• [EXERCISE PASSAGE]
Content starts
# Thread: is this derivative correct?

1. ## is this derivative correct?

y = e^-0.4x(C cos0.2x + Dsin0.2x)
y' = -0.4e^-0.4x(-0.2C sin0.2x + 0.2 D cos0.2x)

This from trying to work out a particular solution to a inhomogeneous equation

Paul B

2. Originally Posted by poundedintodust
y = e^-0.4x(C cos0.2x + Dsin0.2x)
y' = -0.4e^-0.4x(-0.2C sin0.2x + 0.2 D cos0.2x)

This from trying to work out a particular solution to a inhomogeneous equation

Paul B
You have to follow the product rule.

$\displaystyle y = e^{-0.4x}[C cos(0.2x) + Dsin(0.2x)]$

$\displaystyle y'=-0.4e^{-0.4x}[C cos(0.2x) + Dsin(0.2x)]+e^{-0.4x}[0.2Dcos(0.2x)-0.2Csin(0.2x)]$

3. if y = 3 and x=0

should i be left with

0.4C + 0.2D = 3?

4. Originally Posted by poundedintodust
if y = 3 and x=0

should i be left with

0.4C + 0.2D = 3?
If $\displaystyle y(0)=3$, then $\displaystyle C=3$

5. I am a bit confused now so i think Ill post whole problem and maybe you could tell me where I am going wrong.
Content ends
• [PROVIDED MATERIAL]
Content starts
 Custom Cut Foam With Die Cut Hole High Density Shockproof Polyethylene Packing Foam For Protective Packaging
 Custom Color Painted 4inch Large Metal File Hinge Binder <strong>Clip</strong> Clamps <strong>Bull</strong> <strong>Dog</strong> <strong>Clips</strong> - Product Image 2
Content ends
Content starts
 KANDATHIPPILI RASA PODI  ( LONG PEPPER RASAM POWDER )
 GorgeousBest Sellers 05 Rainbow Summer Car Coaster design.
Content ends
• [STUDY QUESTIONS]
1. In the derivative thread, which rule does the reply in post 2 say must be followed?
2. List every equation in posts 3 and 4 of the derivative thread. Leave out the lines that post 4 quotes from post 3.
3. Write the next part of the derivative thread, following on from the end of post 5.

• [RESPONSES TO THE EXERCISE]
1. The product rule.

2.
y = 3
x = 0
0.4C + 0.2D = 3
y(0) = 3
C = 3

3.
Starting with:

5(d^2y/d^2x) + 4(dy/dx) + y = 0

I have find a particular solution to the initial value problem where

y(0) = -2, y'(0)=3

I know a general solution is

y = e^-0.4x(C cos0.2x + Dsin0.2x)

after finding the roots.

So substituting in the values into the derivative

y' = -0.4e^-0.4x(-0.2C sin0.2x + 0.2 D cos0.2x)

ends with 0.4C+0.2D =3

So C = 3 and D = 9

Doing the same with the general solution with x=-2

y = e^-0.4x(C cos0.2x + Dsin0.2x)

I end up with 1( C x 1 + D x 0) in other words C = -2

My confusion comes from the fact that C should be the same in both instances??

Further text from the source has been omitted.